Relative Prices Rule in Markets
“Peabody Energy Corporation (BTU), Arch Coal Inc (ACI): Now Is the Time to Focus on Coal Companies”.
Read more at Insider Monkey HERE
‘Motley Fool” a.k.a Reuben Brewer writes: “The invisible hand”
“Markets are guided by a so-called invisible hand in which reasonably rational individuals do what is in their own best interests. In the end, supply and demand come together to create a working ecosystem. That's happening to coal in spades.
New methods of drilling for natural gas overtook demand for the fuel and led to a steep price decline. That led utilities, the largest users of coal, to switch to gas as a fuel source to keep costs down. Coal demand and pricing fell as a result. The coal industry reduced production and refined operations as a result.
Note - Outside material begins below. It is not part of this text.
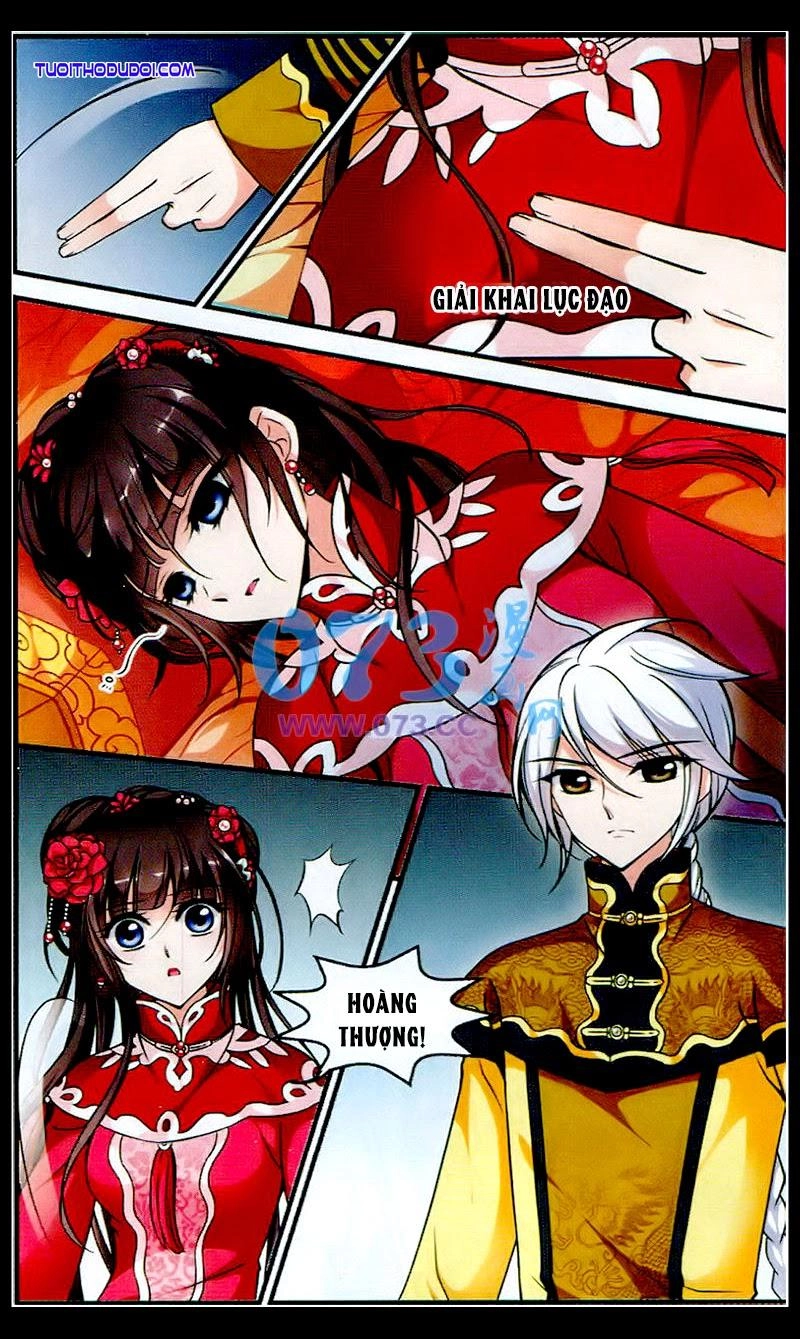 Phi Đãi Nghiên Tuyết Chapter 51 - 21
Natural gas prices, however, were so low that drillers couldn't make money drilling. Natural gas drilling has, thus, slowed. That has pushed gas prices notably higher to the point where the choice between coal and gas as a base load fuel is no longer tilted in favor of gas.
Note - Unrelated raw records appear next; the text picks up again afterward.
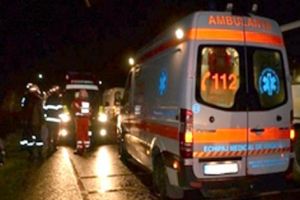 A făcut infarct la volan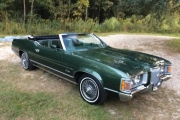 1972 Mercury Cougar for sale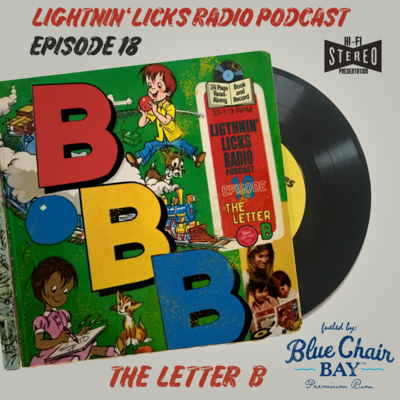 Lightnin\' Licks Radio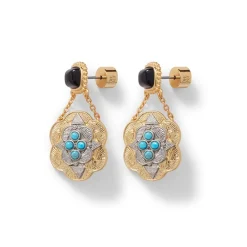Best The Met Store Turkmen Chain Drop Earrings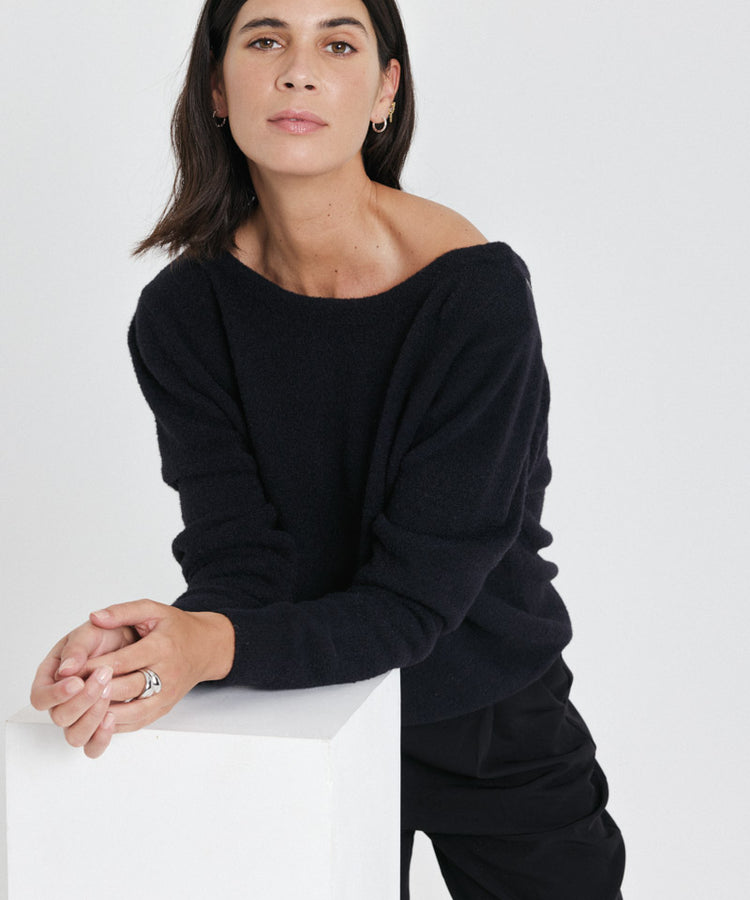 CARLOTA SWEATER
The invisible hand is an incredible thing. And there are other long-term positives for coal, too.”
Read more at the above link.
Read this piece and note how the so-called “invisible hand” attributed to Adam Smith has absolutely nothing to do with the ever changing relative VISIBLE prices of natural gas and coal having the predicted affects that “Motley Fool” identifies nor any explanation of exactly what the contribution of the so-called “invisible hand” does in these processes.
No explanation is given of what the “invisible-hand” actually does to bring these changes about, separate from the normally expected reaction of buyers and investors to changing VISIBLE prices in these markets.
Whatever “Motley Fool's” assertions, they have nothing to do with what Adam Smith wrote in Wealth Of Nations nor what he wrote in his “Theory of Moral Sentiments”.
And that itself is the real problem.
So imbued with the “invisible hand” ideology are modern economists that they spout platitudes about the “invisible hand” without ever questioning its thin-ice logic given the perfectly complete explanation of relative price movements in competing markets nor they do stop to question the import of an “invisible” operator whose role in VISIBLE price changes is clearly redundant. Prices determine market decisions. There is no invisible force doing anything else in markets.